Copy each of the following rows word for word, leaving nothing out and changing nothing.

============================================================

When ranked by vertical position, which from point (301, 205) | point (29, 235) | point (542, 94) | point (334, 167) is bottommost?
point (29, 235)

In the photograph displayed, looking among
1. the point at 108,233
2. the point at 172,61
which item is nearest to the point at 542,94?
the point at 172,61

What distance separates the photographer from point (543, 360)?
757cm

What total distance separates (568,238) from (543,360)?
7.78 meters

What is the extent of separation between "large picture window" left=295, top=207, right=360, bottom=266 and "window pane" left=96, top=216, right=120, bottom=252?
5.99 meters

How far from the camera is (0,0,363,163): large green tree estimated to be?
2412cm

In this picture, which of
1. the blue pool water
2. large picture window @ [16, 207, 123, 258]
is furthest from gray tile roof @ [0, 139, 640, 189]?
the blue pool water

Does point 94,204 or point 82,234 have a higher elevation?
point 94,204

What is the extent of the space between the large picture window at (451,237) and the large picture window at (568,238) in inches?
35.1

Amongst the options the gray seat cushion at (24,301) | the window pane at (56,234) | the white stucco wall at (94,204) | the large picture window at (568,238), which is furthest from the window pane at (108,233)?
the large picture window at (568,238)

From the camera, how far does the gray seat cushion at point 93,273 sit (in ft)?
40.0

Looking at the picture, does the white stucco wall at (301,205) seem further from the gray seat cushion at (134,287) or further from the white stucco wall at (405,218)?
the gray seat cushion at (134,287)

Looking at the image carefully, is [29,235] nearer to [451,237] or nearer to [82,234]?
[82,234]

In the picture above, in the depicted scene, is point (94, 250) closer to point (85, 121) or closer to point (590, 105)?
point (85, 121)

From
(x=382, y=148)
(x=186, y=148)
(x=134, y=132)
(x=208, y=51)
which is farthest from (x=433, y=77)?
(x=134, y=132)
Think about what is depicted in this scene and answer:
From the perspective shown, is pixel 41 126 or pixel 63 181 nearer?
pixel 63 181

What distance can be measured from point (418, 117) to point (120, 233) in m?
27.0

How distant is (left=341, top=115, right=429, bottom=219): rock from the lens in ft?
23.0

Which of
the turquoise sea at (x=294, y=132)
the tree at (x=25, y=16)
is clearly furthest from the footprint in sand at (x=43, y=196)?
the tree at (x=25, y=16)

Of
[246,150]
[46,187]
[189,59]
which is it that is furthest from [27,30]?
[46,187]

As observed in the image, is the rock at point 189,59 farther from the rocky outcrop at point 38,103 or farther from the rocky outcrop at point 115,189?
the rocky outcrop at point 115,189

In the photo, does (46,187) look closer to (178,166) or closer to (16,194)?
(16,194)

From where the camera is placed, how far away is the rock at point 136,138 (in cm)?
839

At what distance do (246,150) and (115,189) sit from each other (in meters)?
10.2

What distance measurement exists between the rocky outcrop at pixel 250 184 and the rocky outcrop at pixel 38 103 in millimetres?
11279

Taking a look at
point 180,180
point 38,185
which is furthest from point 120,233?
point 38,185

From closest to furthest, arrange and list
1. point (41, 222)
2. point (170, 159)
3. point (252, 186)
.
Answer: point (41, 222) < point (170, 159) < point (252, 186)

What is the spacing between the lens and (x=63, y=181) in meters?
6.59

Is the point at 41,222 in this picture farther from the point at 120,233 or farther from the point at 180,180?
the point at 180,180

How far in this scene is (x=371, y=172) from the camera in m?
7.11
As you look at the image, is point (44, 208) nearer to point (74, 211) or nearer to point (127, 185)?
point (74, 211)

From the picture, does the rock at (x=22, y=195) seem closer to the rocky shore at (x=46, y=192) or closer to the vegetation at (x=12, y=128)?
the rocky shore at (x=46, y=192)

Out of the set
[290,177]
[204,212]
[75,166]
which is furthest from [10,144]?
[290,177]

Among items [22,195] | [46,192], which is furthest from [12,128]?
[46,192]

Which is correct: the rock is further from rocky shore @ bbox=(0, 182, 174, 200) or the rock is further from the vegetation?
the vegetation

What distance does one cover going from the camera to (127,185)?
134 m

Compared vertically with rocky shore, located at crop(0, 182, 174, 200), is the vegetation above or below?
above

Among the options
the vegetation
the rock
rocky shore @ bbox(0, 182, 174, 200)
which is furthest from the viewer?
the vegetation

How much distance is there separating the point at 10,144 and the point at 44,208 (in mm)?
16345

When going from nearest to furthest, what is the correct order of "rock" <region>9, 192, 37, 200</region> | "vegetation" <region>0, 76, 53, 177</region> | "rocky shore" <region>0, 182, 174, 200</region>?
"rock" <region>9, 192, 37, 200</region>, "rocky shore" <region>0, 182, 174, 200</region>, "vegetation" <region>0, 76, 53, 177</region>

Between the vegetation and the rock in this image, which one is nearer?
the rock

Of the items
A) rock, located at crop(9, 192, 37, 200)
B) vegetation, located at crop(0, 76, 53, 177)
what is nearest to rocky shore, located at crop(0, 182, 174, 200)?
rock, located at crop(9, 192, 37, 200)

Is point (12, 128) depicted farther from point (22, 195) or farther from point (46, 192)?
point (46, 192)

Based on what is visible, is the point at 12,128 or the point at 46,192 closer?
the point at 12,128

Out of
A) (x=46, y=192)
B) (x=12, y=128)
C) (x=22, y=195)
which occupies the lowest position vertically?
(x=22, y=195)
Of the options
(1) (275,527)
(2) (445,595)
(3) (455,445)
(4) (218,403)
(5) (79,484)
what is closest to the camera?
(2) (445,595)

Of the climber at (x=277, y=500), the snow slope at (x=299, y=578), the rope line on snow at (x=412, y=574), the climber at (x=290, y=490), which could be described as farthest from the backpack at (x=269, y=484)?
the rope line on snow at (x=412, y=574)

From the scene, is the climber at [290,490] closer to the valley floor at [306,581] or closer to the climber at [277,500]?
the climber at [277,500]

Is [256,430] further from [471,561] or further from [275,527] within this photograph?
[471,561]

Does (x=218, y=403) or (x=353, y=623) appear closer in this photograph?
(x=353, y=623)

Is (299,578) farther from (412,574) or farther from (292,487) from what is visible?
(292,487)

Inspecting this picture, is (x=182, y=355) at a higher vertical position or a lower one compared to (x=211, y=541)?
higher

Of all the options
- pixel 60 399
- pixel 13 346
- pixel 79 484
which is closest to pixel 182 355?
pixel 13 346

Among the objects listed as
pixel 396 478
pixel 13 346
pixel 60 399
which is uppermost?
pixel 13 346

============================================================

— The result —
When ranked by vertical position, which from point (301, 205) | point (29, 235) | point (542, 94) | point (334, 167) is bottommost?
point (29, 235)

In the photograph displayed, looking among
1. the point at 108,233
2. the point at 172,61
which item is nearest to the point at 542,94?
the point at 172,61

What distance separates the photographer from point (543, 360)?
757cm

What total distance separates (568,238) from (543,360)?
7.78 meters

What is the extent of separation between "large picture window" left=295, top=207, right=360, bottom=266 and "window pane" left=96, top=216, right=120, bottom=252?
5.99 meters

How far from the camera is (0,0,363,163): large green tree estimated to be?
2412cm

In this picture, which of
1. the blue pool water
2. large picture window @ [16, 207, 123, 258]
is furthest from gray tile roof @ [0, 139, 640, 189]?
the blue pool water

Does point 94,204 or point 82,234 have a higher elevation?
point 94,204

What is the extent of the space between the large picture window at (451,237) and the large picture window at (568,238) in inches?
35.1

Amongst the options the gray seat cushion at (24,301) | the window pane at (56,234) | the white stucco wall at (94,204) | the large picture window at (568,238), which is furthest from the window pane at (108,233)?
the large picture window at (568,238)

From the camera, how far does the gray seat cushion at point 93,273 sit (in ft)?
40.0

Looking at the picture, does the white stucco wall at (301,205) seem further from the gray seat cushion at (134,287) or further from the white stucco wall at (405,218)?
the gray seat cushion at (134,287)

Looking at the image carefully, is [29,235] nearer to [451,237] or nearer to [82,234]?
[82,234]

In the picture above, in the depicted scene, is point (94, 250) closer to point (85, 121) or closer to point (590, 105)?
point (85, 121)

From
(x=382, y=148)
(x=186, y=148)
(x=134, y=132)
(x=208, y=51)
which is farthest from (x=433, y=77)?
(x=134, y=132)
Think about what is depicted in this scene and answer:
From the perspective shown, is pixel 41 126 or pixel 63 181 nearer?
pixel 63 181

What distance can be measured from point (418, 117) to point (120, 233) in m?
27.0

How distant is (left=341, top=115, right=429, bottom=219): rock from the lens in ft?
23.0

Which of
the turquoise sea at (x=294, y=132)
the tree at (x=25, y=16)
is clearly furthest from the footprint in sand at (x=43, y=196)?
the tree at (x=25, y=16)

Of
[246,150]
[46,187]
[189,59]
which is it that is furthest from [27,30]?
[46,187]

As observed in the image, is the rock at point 189,59 farther from the rocky outcrop at point 38,103 or farther from the rocky outcrop at point 115,189?
the rocky outcrop at point 115,189

In the photo, does (46,187) look closer to (178,166) or closer to (16,194)?
(16,194)

From where the camera is placed, how far away is the rock at point 136,138 (in cm)?
839

At what distance do (246,150) and (115,189) sit from each other (in meters)?
10.2

What distance measurement exists between the rocky outcrop at pixel 250 184 and the rocky outcrop at pixel 38 103 in millimetres?
11279

Taking a look at
point 180,180
point 38,185
which is furthest from point 120,233?
point 38,185

From closest to furthest, arrange and list
1. point (41, 222)
2. point (170, 159)
3. point (252, 186)
.
Answer: point (41, 222) < point (170, 159) < point (252, 186)

What is the spacing between the lens and (x=63, y=181) in meters?
6.59

Is the point at 41,222 in this picture farther from the point at 120,233 or farther from the point at 180,180?
the point at 180,180

How far in this scene is (x=371, y=172) from the camera in m?
7.11
As you look at the image, is point (44, 208) nearer to point (74, 211) or nearer to point (127, 185)?
point (74, 211)

From the picture, does the rock at (x=22, y=195) seem closer to the rocky shore at (x=46, y=192) or closer to the vegetation at (x=12, y=128)?
the rocky shore at (x=46, y=192)

Out of the set
[290,177]
[204,212]
[75,166]
which is furthest from [10,144]?
[290,177]

Among items [22,195] | [46,192], which is furthest from [12,128]?
[46,192]

Which is correct: the rock is further from rocky shore @ bbox=(0, 182, 174, 200) or the rock is further from the vegetation?
the vegetation

What distance does one cover going from the camera to (127,185)?
134 m

Compared vertically with rocky shore, located at crop(0, 182, 174, 200), is the vegetation above or below?
above

Among the options
the vegetation
the rock
rocky shore @ bbox(0, 182, 174, 200)
which is furthest from the viewer?
the vegetation

How much distance is there separating the point at 10,144 and the point at 44,208 (in mm)?
16345

When going from nearest to furthest, what is the correct order of "rock" <region>9, 192, 37, 200</region> | "vegetation" <region>0, 76, 53, 177</region> | "rocky shore" <region>0, 182, 174, 200</region>?
"rock" <region>9, 192, 37, 200</region>, "rocky shore" <region>0, 182, 174, 200</region>, "vegetation" <region>0, 76, 53, 177</region>

Between the vegetation and the rock in this image, which one is nearer?
the rock

Of the items
A) rock, located at crop(9, 192, 37, 200)
B) vegetation, located at crop(0, 76, 53, 177)
what is nearest to rocky shore, located at crop(0, 182, 174, 200)?
rock, located at crop(9, 192, 37, 200)

Is point (12, 128) depicted farther from point (22, 195) or farther from point (46, 192)?
point (46, 192)

Based on what is visible, is the point at 12,128 or the point at 46,192 closer?
the point at 12,128

Out of
A) (x=46, y=192)
B) (x=12, y=128)
C) (x=22, y=195)
which occupies the lowest position vertically?
(x=22, y=195)
Of the options
(1) (275,527)
(2) (445,595)
(3) (455,445)
(4) (218,403)
(5) (79,484)
what is closest to the camera?
(2) (445,595)

Of the climber at (x=277, y=500), the snow slope at (x=299, y=578), the rope line on snow at (x=412, y=574), the climber at (x=290, y=490), which could be described as farthest from the backpack at (x=269, y=484)?
the rope line on snow at (x=412, y=574)

From the scene, is the climber at [290,490] closer to the valley floor at [306,581] or closer to the climber at [277,500]?
the climber at [277,500]

Is [256,430] further from [471,561] or further from [275,527] within this photograph?
[471,561]

Does (x=218, y=403) or (x=353, y=623) appear closer in this photograph?
(x=353, y=623)

Is (299,578) farther from (412,574) or farther from (292,487) from what is visible?
(292,487)

Inspecting this picture, is (x=182, y=355) at a higher vertical position or a lower one compared to (x=211, y=541)?
higher

Of all the options
- pixel 60 399
- pixel 13 346
- pixel 79 484
which is closest to pixel 182 355?
pixel 13 346

Among the objects listed as
pixel 396 478
pixel 13 346
pixel 60 399
which is uppermost?
pixel 13 346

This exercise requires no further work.